* begin DATA LINES *

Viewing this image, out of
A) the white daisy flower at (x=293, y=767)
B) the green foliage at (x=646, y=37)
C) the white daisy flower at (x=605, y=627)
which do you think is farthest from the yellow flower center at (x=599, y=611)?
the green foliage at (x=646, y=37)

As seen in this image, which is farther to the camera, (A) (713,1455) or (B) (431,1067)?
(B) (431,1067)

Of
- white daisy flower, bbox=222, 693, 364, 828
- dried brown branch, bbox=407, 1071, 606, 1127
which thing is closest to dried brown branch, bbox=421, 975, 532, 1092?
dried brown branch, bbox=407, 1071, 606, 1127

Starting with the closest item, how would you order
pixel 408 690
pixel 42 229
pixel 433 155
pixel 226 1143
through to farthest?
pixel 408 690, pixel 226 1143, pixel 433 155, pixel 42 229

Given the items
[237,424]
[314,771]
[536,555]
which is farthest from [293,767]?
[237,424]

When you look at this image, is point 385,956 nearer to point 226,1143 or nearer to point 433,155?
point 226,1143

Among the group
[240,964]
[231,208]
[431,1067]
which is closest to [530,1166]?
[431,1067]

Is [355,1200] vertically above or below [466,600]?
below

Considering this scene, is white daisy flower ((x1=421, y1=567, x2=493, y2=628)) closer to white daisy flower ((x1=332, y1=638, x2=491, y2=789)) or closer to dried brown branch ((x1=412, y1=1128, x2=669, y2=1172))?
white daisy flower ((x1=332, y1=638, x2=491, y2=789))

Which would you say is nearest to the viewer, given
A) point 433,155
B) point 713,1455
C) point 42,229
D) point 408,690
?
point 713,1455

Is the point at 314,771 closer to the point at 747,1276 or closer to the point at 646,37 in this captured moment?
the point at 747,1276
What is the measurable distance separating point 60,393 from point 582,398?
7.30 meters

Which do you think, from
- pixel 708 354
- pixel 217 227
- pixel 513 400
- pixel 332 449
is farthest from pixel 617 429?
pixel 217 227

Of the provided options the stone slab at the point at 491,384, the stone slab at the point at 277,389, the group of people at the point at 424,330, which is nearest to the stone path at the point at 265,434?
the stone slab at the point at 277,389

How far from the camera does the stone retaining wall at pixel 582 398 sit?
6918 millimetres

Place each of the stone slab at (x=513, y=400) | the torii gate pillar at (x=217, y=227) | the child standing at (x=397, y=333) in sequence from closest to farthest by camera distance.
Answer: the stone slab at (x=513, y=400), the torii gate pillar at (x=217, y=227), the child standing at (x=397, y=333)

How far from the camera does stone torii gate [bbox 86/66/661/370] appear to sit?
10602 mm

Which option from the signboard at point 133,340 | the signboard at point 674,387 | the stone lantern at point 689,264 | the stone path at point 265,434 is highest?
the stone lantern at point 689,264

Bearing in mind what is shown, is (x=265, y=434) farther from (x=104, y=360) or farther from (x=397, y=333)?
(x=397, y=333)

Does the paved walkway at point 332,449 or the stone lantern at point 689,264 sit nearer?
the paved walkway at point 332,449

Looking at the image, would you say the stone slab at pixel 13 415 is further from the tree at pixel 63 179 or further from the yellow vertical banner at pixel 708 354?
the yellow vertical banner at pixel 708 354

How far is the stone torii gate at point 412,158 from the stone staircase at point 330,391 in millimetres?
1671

* end DATA LINES *

Copy out the entries above word for word, from the line containing "Of the provided" through the line containing "Answer: the stone", including both of those lines.

▸ WORKED ANSWER:
Of the provided options the stone slab at the point at 491,384, the stone slab at the point at 277,389, the group of people at the point at 424,330, which is nearest to the stone path at the point at 265,434?
the stone slab at the point at 277,389

How far from the camera does the stone retaining wall at pixel 582 398 sit?
6918 millimetres

Place each of the stone slab at (x=513, y=400) | the torii gate pillar at (x=217, y=227) | the child standing at (x=397, y=333) in sequence from closest to farthest by camera distance.
Answer: the stone slab at (x=513, y=400), the torii gate pillar at (x=217, y=227), the child standing at (x=397, y=333)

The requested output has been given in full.